**Request**
Please return every line of the listing below that contains the word "blurred".

* START *

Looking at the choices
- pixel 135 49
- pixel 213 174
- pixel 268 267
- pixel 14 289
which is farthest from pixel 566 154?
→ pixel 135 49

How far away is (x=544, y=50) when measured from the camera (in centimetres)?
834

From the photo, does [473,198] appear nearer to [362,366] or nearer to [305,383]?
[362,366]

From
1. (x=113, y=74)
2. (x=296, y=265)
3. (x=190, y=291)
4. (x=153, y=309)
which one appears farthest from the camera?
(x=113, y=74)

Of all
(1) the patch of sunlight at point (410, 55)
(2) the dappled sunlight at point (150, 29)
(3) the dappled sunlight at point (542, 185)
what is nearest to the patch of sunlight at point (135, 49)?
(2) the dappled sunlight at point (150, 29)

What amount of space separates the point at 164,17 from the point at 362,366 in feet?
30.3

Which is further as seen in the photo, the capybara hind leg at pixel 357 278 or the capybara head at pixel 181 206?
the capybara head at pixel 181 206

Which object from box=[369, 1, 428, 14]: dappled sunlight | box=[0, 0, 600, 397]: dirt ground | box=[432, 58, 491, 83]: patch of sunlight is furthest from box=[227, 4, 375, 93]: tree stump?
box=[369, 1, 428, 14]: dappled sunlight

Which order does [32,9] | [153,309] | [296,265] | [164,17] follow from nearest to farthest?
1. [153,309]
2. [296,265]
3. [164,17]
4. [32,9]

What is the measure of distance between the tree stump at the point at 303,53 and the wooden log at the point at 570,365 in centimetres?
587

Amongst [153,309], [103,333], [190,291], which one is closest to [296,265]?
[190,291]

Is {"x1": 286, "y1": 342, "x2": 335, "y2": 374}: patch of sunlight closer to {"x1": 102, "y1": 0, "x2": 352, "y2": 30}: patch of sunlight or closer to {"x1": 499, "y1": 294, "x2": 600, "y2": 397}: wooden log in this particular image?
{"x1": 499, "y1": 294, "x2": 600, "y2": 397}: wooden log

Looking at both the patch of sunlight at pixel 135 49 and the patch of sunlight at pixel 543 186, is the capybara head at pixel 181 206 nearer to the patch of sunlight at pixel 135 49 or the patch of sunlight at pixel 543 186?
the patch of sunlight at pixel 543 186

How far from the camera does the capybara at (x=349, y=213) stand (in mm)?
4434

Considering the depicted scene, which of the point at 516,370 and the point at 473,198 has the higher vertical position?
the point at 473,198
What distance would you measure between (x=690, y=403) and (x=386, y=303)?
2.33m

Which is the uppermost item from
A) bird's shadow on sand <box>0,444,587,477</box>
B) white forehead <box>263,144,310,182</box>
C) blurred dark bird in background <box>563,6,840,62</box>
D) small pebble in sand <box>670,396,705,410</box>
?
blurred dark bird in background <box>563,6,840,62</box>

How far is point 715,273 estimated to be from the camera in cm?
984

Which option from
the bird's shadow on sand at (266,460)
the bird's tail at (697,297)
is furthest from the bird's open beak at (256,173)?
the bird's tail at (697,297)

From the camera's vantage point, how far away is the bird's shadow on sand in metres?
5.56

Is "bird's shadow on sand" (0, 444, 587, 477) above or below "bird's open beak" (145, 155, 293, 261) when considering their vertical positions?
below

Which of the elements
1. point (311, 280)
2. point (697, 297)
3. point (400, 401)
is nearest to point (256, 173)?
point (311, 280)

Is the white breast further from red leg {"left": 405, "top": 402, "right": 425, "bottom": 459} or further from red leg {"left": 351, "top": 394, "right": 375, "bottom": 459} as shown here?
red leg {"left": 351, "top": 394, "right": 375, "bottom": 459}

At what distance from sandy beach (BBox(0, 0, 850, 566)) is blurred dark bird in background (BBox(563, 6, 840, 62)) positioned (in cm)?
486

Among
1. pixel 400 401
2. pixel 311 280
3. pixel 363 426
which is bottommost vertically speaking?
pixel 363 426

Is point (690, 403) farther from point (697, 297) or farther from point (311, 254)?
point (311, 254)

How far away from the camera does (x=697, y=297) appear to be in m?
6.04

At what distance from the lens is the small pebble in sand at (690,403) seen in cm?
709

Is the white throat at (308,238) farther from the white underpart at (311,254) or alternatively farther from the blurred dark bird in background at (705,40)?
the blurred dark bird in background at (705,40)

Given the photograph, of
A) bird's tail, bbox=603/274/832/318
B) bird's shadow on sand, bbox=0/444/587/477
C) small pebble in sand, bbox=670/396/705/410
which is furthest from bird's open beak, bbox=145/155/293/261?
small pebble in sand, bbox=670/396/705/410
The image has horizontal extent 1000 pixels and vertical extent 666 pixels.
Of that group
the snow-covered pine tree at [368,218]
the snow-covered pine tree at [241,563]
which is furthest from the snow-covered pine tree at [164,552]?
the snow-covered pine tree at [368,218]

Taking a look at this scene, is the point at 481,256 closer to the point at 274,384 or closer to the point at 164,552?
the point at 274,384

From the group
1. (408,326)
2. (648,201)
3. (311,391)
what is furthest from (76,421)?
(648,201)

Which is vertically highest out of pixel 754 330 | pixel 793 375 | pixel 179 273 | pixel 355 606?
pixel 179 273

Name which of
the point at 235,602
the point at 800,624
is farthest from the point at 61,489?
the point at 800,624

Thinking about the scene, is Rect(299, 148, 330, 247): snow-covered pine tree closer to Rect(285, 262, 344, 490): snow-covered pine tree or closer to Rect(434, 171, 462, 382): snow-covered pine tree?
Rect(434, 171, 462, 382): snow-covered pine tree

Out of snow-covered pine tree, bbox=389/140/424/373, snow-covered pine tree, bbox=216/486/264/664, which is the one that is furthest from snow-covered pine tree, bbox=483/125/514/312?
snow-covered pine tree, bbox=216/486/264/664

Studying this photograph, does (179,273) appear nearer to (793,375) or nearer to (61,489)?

* END *

**Task response**
C) blurred dark bird in background <box>563,6,840,62</box>
blurred dark bird in background <box>563,6,840,62</box>
At what distance from sandy beach (BBox(0, 0, 850, 566)) is blurred dark bird in background (BBox(563, 6, 840, 62)) positioned (in cm)?
Is the white throat at (308,238) farther from the white underpart at (311,254) or alternatively farther from the blurred dark bird in background at (705,40)?
the blurred dark bird in background at (705,40)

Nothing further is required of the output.